Extract provided
********
MBA School Rankings

MBA School Rankings

MBA School Rankings

There is probably no other graduate degree for which the college carries more importance. The ambitious graduates flooding the investment banks these days wear their alumnus status like a badge, and to some degree it matters because of the networking effect. MBA graduates from a particular school will interview a fellow alumnus first, all things being equal. But for the other ninety five percent of MBA graduates, the degree and the work put into it should provide a good launching pad for entry into the business world. The schools listed here are drawn from the ranks of the top MBA programs as identified by US News and World Report in their annual survey of U.S. universities and graduate schools. We have listed the programs among the top 20 or so that are a little more affordable and a lot more accessible than the most revered of American universities that consistently top the ratings charts.

  1. Northwestern University Kellogg School of Management is ranked fourth among the country's business schools, with a MBA program that is available as a two year, full time program, a part time program, an Executive MBA, and an accelerated one year degree. Kellogg offers no less than nineteen areas of specialization including some unusual options such as Analytical Finance, Media Management, and Social Enterprise at Kellogg (SEEK) which is a program focused on the management of non-profit and government agencies involved in social change on a global basis.
  2. University of California at Berkeley has an interesting array of focal areas built into the MBA program. Students may opt for the traditional areas of specialization which include Global Management, Health Management, Entrepreneurship, Technology, and Real Estate. These are all certificate programs that can be added on to the core MBA degree. IN addition there are three areas of special interest offered as a series of electives; these include Corporate Social Responsibility, Energy & Clean Technology, and Nonprofit & Public Leadership.
********
Supplied material
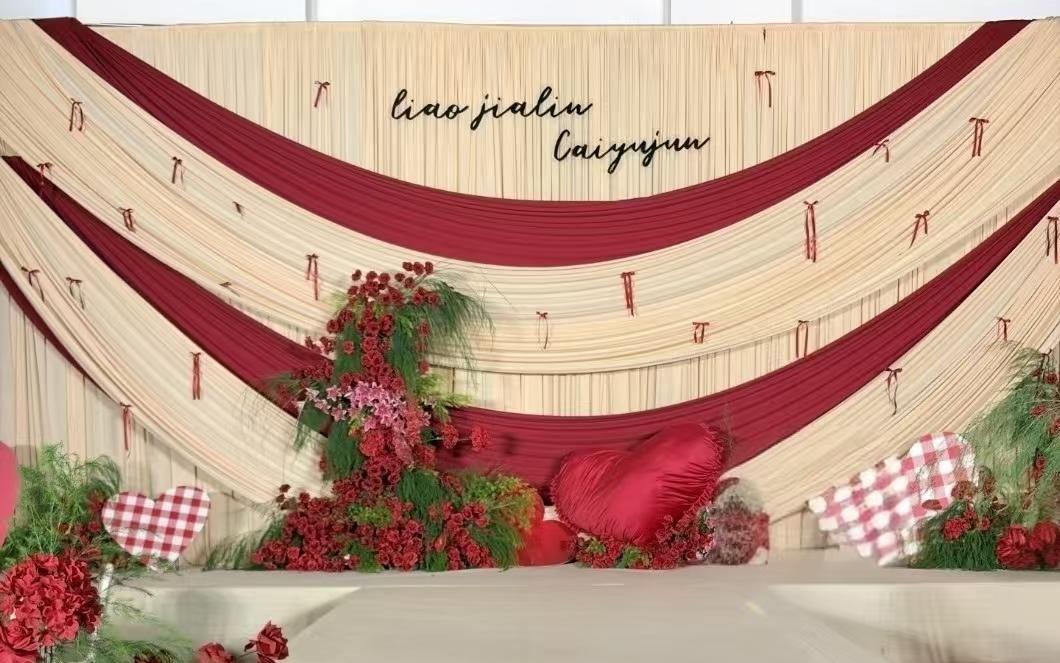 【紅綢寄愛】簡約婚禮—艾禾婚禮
********
Questions
1. Translate this sentence from the MBA rankings page into Spanish: "MBA graduates from a particular school will interview a fellow alumnus first, all things being equal."
2. According to the MBA rankings page, where does the Northwestern University Kellogg School of Management rank among the country's business schools?
3. Please summarize the MBA rankings page in two sentences.

Solutions for each task
1. Los graduados de MBA de una escuela en particular entrevistarán primero a un compañero exalumno, en igualdad de condiciones.

2. It is ranked fourth.

3. The choice of school matters greatly for an MBA, partly because of alumni networking, and the listed programs come from roughly the top 20 in US News and World Report's annual survey while being more affordable and accessible than the most revered universities. Northwestern's Kellogg School of Management, ranked fourth, offers several MBA formats and nineteen areas of specialization, and the University of California at Berkeley offers certificate specializations plus three areas of special interest taught as electives.